HARI SREENIVASAN: The idea of college as a reality was slipping away for Katelynn Morris of Romeo High School. In one year, she had lived in four different foster homes, and she felt lonely and depressed.
KATELYNN MORRIS, Romeo High School: Freshman year, my grades started slipping really bad, and I was like, there's no point in even doing it. I can't bring my grades up. It's not going to happen. There's no point in even trying anymore.
HARI SREENIVASAN: Her school didn't give up on her. Instead, teachers saw her risk of dropping out and doubled down. One of the key ways to stop a dropout is to identify them early.
Volunteer coordinator Kelly Carson says Katelynn had a natural interest in giving back, so the school got her involved. Here, she's making blankets as a part of Project Linus, which gives them to seriously ill children.
KELLY CARSON, Romeo High School: The kids that volunteer the most are the kids that really have the least. And I think they just know -- know what it's like when somebody does something nice for them.
HARI SREENIVASAN: Principal Michael Kaufman says, along with making sure kids are getting the academic attention they need, increasing their engagement with school pays off.
MICHAEL KAUFMAN, Romeo High School: A lot of our initiatives are really focused on engagement in school, about building connections, about relevance. Relationship is extremely important, and to make sure that kids feel connected, so that when they come to school, it is someplace that they want to be.
HARI SREENIVASAN: In Katelynn's case, it seems to be working. She says, along with the volunteer program, she is now involved with the Key Club, teen court, and even the marching band.
KATELYNN MORRIS: The more clubs you join, the more close friends you have, which helps you through whatever you're going through.
HARI SREENIVASAN: In this process, Katelynn is also an example of what's possible through a statewide initiative known as the Superintendent's Dropout Challenge, a way to build an early warning and intervention system.
Each school identifies 10 to 15 kids at risk of dropping out. They're selected based on their ABCs.
LEISA GALLAGHER, Michigan Department of Education: You have got trouble in attendance, or you have got trouble in behavior, or you have got trouble in course proficiency, and we remember that as the ABCs.
HARI SREENIVASAN: Leisa Gallagher coordinates the Dropout Challenge for Michigan.

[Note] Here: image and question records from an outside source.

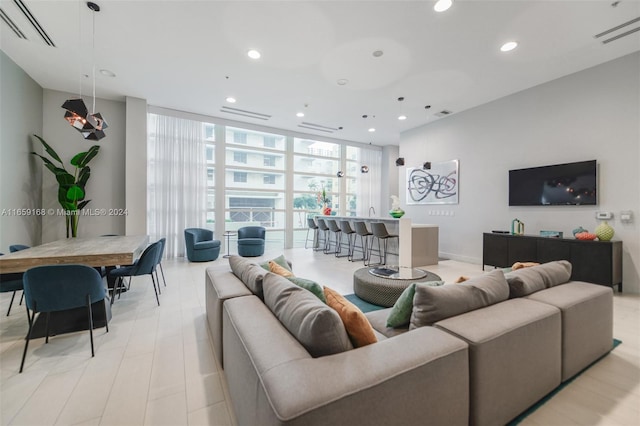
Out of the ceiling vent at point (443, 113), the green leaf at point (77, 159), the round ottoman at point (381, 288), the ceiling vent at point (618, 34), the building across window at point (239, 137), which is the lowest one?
the round ottoman at point (381, 288)

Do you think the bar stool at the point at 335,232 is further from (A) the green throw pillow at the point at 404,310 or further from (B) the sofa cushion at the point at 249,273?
(A) the green throw pillow at the point at 404,310

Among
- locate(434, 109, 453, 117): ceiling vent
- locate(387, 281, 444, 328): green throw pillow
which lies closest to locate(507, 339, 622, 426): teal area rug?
locate(387, 281, 444, 328): green throw pillow

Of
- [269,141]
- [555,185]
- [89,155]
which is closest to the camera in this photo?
[555,185]

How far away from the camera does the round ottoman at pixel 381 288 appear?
9.45 ft

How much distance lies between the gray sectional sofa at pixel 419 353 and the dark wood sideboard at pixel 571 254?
223cm

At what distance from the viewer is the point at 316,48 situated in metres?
3.62

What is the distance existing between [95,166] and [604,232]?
354 inches

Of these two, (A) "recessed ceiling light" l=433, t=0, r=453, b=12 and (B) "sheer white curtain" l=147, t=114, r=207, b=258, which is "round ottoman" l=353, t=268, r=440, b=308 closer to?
(A) "recessed ceiling light" l=433, t=0, r=453, b=12

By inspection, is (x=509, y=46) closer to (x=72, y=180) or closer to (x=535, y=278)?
(x=535, y=278)

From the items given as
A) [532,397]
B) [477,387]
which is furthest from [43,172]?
[532,397]

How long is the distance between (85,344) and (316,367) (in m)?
2.56

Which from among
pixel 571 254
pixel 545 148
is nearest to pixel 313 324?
pixel 571 254

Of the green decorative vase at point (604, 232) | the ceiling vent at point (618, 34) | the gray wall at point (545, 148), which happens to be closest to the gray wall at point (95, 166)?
the gray wall at point (545, 148)

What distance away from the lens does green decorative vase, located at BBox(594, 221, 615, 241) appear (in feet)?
12.0
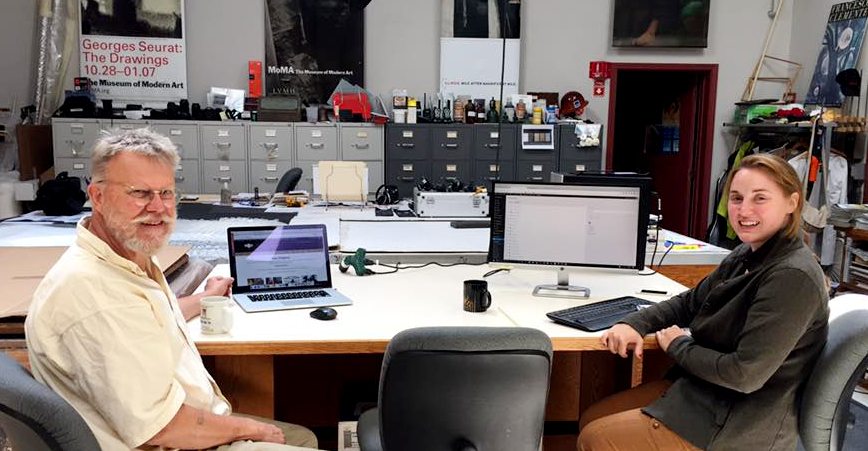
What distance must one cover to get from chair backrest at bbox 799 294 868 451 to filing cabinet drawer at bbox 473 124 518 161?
14.7 ft

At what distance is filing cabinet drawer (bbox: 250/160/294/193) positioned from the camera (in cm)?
602

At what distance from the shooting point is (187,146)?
5891 mm

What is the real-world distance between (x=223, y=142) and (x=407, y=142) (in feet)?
5.24

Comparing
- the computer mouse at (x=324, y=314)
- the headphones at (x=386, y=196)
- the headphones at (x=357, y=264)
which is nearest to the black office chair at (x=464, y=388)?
the computer mouse at (x=324, y=314)

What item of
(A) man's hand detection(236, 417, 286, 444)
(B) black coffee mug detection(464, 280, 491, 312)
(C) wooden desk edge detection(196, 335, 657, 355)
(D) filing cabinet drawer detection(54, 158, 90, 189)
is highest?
(D) filing cabinet drawer detection(54, 158, 90, 189)

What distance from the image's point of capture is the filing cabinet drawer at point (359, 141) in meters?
6.04

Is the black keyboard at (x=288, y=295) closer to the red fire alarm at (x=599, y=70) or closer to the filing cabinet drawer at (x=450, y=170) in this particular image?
the filing cabinet drawer at (x=450, y=170)

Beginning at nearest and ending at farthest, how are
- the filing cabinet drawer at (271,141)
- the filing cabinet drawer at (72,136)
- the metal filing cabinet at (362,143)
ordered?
the filing cabinet drawer at (72,136)
the filing cabinet drawer at (271,141)
the metal filing cabinet at (362,143)

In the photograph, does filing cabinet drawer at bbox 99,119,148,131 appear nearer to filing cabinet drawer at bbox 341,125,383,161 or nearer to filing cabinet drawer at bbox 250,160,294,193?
filing cabinet drawer at bbox 250,160,294,193

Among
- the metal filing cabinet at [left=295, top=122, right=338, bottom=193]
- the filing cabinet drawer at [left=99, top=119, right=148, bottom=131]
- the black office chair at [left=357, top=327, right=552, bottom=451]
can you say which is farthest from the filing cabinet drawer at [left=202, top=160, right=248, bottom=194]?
the black office chair at [left=357, top=327, right=552, bottom=451]

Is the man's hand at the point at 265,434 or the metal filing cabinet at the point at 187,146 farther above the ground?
the metal filing cabinet at the point at 187,146

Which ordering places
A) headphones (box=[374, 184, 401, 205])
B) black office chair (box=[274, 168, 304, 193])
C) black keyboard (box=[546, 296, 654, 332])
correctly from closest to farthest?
1. black keyboard (box=[546, 296, 654, 332])
2. headphones (box=[374, 184, 401, 205])
3. black office chair (box=[274, 168, 304, 193])

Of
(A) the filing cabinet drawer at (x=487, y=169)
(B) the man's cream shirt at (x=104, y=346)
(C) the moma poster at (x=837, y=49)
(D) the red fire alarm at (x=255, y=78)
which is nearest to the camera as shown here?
(B) the man's cream shirt at (x=104, y=346)

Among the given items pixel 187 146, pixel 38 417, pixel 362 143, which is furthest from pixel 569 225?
pixel 187 146
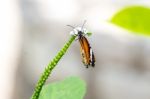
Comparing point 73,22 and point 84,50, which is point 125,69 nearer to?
point 73,22

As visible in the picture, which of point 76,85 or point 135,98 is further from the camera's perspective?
point 135,98

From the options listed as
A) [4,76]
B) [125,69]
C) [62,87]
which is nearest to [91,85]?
[125,69]

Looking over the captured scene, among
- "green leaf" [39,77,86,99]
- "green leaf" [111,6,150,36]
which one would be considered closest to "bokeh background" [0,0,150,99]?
"green leaf" [39,77,86,99]

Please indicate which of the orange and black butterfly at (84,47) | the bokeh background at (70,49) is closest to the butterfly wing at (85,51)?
the orange and black butterfly at (84,47)

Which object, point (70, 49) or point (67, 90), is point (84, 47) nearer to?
point (67, 90)

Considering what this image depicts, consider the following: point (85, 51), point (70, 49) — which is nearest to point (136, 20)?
point (85, 51)

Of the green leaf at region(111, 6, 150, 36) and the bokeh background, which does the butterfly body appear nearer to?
the green leaf at region(111, 6, 150, 36)

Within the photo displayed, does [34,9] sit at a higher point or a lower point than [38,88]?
higher
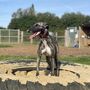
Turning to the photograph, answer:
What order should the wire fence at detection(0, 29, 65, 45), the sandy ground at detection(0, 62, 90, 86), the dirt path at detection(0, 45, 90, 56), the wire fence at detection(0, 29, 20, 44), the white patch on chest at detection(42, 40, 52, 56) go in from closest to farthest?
the white patch on chest at detection(42, 40, 52, 56), the sandy ground at detection(0, 62, 90, 86), the dirt path at detection(0, 45, 90, 56), the wire fence at detection(0, 29, 65, 45), the wire fence at detection(0, 29, 20, 44)

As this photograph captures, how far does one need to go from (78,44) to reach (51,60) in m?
28.1

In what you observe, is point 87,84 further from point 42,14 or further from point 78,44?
point 42,14

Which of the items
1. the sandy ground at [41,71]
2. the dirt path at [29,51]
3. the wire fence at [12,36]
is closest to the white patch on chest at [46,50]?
the sandy ground at [41,71]

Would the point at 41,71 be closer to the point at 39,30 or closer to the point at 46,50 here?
the point at 46,50

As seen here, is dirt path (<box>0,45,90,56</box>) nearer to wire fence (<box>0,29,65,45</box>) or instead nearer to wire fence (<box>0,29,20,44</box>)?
wire fence (<box>0,29,65,45</box>)

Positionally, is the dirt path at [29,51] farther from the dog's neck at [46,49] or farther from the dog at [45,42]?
the dog's neck at [46,49]

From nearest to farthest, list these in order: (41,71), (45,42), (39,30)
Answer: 1. (39,30)
2. (45,42)
3. (41,71)

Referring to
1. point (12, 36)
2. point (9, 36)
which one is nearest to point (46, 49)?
point (12, 36)

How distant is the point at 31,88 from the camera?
17.2ft

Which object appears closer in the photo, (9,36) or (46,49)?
(46,49)

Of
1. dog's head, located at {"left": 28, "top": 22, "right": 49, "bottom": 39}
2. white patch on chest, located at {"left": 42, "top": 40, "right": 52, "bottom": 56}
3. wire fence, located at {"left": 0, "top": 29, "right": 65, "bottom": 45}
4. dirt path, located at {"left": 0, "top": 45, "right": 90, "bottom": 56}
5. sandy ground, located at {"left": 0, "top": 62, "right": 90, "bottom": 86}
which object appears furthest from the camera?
wire fence, located at {"left": 0, "top": 29, "right": 65, "bottom": 45}

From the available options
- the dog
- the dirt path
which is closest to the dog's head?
the dog

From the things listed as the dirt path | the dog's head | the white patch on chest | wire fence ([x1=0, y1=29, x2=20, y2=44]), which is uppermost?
the dog's head

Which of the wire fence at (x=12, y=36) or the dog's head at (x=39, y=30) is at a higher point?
the dog's head at (x=39, y=30)
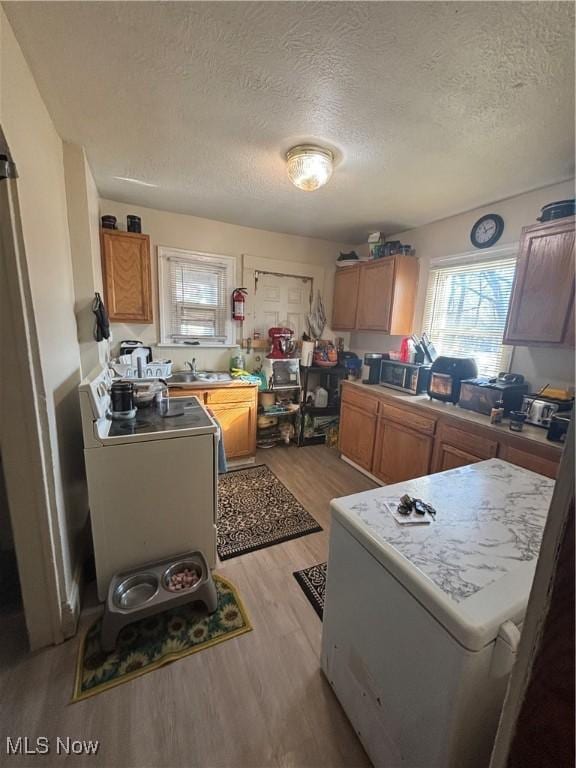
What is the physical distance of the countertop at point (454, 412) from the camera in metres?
1.85

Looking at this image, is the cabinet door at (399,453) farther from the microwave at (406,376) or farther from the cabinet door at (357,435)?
the microwave at (406,376)

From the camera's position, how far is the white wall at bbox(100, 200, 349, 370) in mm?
3078

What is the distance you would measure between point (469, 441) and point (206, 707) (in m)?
2.05

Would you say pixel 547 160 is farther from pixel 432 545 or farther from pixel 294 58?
pixel 432 545

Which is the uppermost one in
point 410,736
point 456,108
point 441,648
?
point 456,108

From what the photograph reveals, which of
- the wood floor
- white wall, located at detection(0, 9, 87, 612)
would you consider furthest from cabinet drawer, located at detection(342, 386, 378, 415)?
white wall, located at detection(0, 9, 87, 612)

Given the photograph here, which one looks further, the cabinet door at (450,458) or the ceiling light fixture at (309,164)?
the cabinet door at (450,458)

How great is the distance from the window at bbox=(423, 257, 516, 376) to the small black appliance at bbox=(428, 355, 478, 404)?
216mm

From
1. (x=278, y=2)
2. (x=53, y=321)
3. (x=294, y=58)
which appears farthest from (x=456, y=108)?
(x=53, y=321)

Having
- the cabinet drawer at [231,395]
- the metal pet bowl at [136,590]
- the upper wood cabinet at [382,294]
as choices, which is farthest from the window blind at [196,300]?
the metal pet bowl at [136,590]

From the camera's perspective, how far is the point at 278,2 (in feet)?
3.29

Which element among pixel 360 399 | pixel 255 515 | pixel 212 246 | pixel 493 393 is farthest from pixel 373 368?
pixel 212 246

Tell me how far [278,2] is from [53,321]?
61.5 inches

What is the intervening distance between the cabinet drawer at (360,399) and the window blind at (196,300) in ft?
5.02
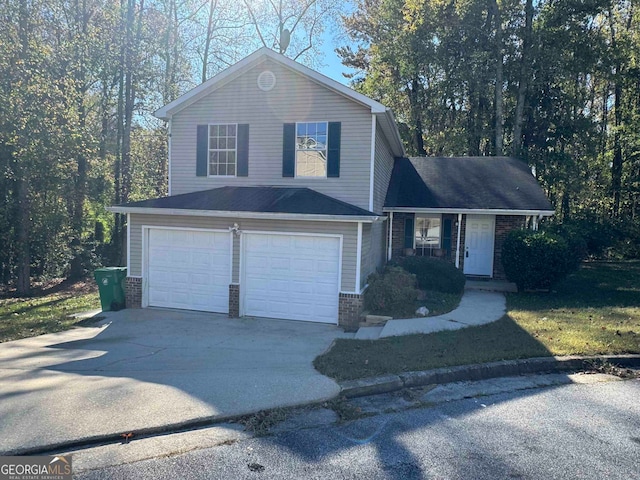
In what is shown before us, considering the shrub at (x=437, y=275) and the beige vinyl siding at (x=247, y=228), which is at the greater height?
the beige vinyl siding at (x=247, y=228)

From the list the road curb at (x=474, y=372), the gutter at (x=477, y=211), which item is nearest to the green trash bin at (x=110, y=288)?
the road curb at (x=474, y=372)

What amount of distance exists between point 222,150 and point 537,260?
362 inches

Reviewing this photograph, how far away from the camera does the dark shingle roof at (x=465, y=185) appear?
14297mm

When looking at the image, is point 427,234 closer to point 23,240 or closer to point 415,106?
point 415,106

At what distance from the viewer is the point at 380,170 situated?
13.3m

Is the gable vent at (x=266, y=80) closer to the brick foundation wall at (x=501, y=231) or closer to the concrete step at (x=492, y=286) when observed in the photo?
the concrete step at (x=492, y=286)

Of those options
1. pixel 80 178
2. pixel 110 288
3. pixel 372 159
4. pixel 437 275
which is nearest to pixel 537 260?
pixel 437 275

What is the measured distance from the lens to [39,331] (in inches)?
376

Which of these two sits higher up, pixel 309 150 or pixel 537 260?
pixel 309 150

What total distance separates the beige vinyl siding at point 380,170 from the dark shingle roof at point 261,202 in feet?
6.26

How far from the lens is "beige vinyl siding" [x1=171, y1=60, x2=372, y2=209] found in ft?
37.4

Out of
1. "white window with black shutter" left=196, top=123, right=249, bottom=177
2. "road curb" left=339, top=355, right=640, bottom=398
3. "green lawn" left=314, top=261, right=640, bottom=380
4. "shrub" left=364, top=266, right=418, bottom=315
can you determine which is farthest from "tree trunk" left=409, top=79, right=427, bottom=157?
"road curb" left=339, top=355, right=640, bottom=398

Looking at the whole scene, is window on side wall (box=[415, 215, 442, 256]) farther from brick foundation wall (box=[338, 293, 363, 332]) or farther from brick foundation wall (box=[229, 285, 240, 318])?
brick foundation wall (box=[229, 285, 240, 318])

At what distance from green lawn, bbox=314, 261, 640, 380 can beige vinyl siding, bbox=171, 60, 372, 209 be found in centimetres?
449
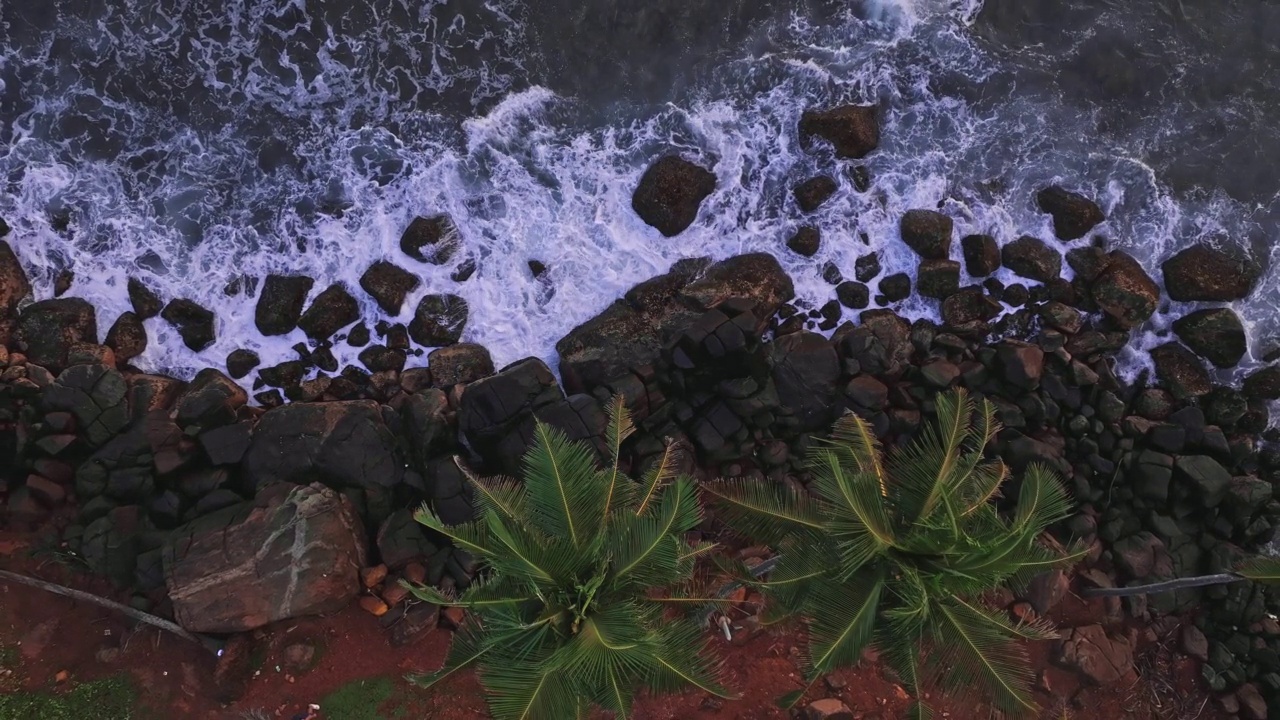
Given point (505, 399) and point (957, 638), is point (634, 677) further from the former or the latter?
point (505, 399)

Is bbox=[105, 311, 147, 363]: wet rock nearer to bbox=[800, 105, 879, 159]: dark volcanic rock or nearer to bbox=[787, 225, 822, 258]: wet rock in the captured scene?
bbox=[787, 225, 822, 258]: wet rock

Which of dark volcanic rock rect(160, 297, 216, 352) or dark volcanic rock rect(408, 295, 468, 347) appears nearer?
dark volcanic rock rect(160, 297, 216, 352)

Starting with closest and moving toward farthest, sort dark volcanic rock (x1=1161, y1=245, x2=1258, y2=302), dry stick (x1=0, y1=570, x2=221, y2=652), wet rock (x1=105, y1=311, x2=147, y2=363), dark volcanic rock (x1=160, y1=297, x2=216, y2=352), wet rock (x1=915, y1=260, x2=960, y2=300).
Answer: dry stick (x1=0, y1=570, x2=221, y2=652), wet rock (x1=105, y1=311, x2=147, y2=363), dark volcanic rock (x1=160, y1=297, x2=216, y2=352), wet rock (x1=915, y1=260, x2=960, y2=300), dark volcanic rock (x1=1161, y1=245, x2=1258, y2=302)

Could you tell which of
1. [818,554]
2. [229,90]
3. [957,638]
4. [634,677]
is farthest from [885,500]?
[229,90]

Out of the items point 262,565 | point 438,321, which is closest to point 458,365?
point 438,321

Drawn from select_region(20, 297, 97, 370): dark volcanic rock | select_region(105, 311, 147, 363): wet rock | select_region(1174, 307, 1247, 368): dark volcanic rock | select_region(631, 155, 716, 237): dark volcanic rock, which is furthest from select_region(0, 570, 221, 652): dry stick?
select_region(1174, 307, 1247, 368): dark volcanic rock

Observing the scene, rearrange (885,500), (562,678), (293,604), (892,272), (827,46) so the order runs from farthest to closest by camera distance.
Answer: (827,46)
(892,272)
(293,604)
(885,500)
(562,678)

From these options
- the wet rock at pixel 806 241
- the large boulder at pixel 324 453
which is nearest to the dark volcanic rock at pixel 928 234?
the wet rock at pixel 806 241
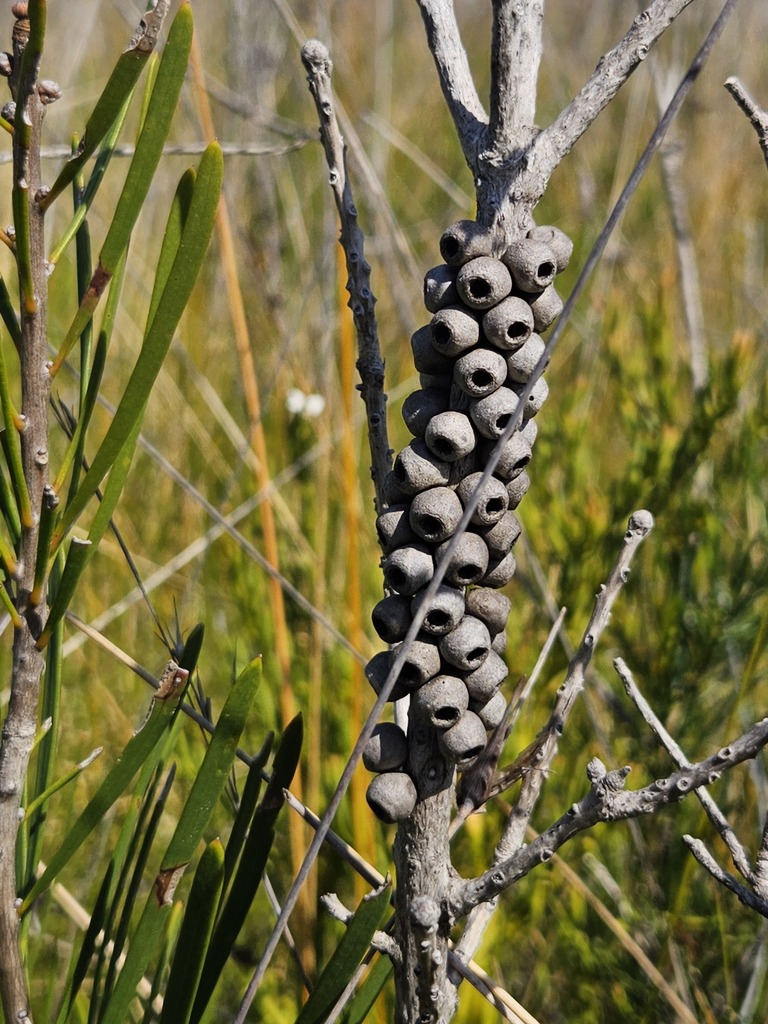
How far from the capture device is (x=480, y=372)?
0.50 metres

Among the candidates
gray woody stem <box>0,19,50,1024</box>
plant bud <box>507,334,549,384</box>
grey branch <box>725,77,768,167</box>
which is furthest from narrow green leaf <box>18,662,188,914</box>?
grey branch <box>725,77,768,167</box>

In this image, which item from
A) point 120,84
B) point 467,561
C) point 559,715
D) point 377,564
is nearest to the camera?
point 120,84

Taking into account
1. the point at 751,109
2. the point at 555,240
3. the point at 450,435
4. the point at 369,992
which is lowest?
the point at 369,992

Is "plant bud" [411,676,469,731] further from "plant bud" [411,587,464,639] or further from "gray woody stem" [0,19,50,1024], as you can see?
"gray woody stem" [0,19,50,1024]

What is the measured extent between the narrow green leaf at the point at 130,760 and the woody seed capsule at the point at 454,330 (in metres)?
0.22

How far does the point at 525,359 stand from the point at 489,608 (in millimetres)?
141

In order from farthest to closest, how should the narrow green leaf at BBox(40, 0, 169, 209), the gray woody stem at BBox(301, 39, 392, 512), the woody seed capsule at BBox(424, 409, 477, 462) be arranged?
1. the gray woody stem at BBox(301, 39, 392, 512)
2. the woody seed capsule at BBox(424, 409, 477, 462)
3. the narrow green leaf at BBox(40, 0, 169, 209)

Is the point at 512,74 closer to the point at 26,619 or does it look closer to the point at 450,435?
the point at 450,435

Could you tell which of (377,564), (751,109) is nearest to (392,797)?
(751,109)

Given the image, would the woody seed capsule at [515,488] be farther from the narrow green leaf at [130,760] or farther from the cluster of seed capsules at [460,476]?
the narrow green leaf at [130,760]

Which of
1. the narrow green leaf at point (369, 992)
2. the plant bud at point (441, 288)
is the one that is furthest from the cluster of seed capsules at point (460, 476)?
the narrow green leaf at point (369, 992)

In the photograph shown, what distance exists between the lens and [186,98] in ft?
6.61

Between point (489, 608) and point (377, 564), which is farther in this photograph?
point (377, 564)

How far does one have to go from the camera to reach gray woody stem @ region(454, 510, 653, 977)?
2.06 ft
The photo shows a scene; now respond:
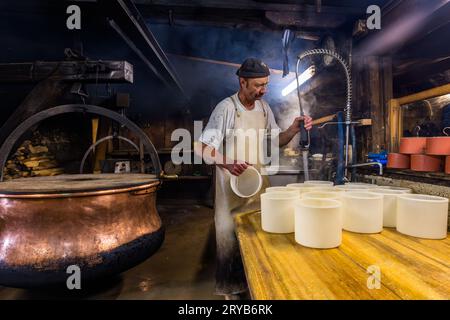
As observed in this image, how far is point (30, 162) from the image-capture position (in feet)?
16.4

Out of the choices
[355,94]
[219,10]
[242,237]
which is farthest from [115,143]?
[242,237]

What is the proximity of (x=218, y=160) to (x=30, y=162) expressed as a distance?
4.84 m

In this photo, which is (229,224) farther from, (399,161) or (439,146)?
(439,146)

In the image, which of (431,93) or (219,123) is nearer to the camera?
(431,93)

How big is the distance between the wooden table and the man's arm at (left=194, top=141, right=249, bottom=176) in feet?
1.79

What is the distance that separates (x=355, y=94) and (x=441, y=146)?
1.61 m

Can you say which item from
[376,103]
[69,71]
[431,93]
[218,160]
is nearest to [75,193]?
[218,160]

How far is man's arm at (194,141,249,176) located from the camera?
174 cm

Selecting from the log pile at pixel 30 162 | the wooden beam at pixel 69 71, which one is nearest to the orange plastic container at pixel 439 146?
the wooden beam at pixel 69 71

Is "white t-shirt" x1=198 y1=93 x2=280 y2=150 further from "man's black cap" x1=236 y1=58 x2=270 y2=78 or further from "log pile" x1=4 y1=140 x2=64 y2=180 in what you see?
"log pile" x1=4 y1=140 x2=64 y2=180

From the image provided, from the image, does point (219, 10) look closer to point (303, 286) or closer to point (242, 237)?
point (242, 237)

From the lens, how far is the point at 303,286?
2.66 ft

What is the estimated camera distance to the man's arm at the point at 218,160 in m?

She says this simple idea is catching on.
LEISA GALLAGHER: We launched it in July. In October, 1,100 buildings took the challenge. Forty percent of all elementary buildings in the state took it -- 20 percent of all the middle schools, and 40 percent of all the high schools took it.
HARI SREENIVASAN: Including the schools at Cody High, which are not just part of the Superintendent's Challenge, but also part of the Detroit Parent Network.
Regardless of how many programs, initiatives and support structures available, teachers know that keeping their kids in the classroom, and getting them to graduation, requires a tremendous amount of work.
TONYA RAYE, Academy of Public Leadership, Cody Small Schools: Teaching is not just 8:00-3:00. It's whenever the last kid goes home. I have been here some nights until 7:30. I have taken -- every day, I'm taking someone home. They don't have bus fare, "I need a ride," or they just need to talk. And so it's a sacrifice. It's a lot of sacrifice.
HARI SREENIVASAN: A sacrifice that will pay off on graduation day.
MARGARET WARNER: American Graduate is a public media initiative funded by the Corporation for Public Broadcasting.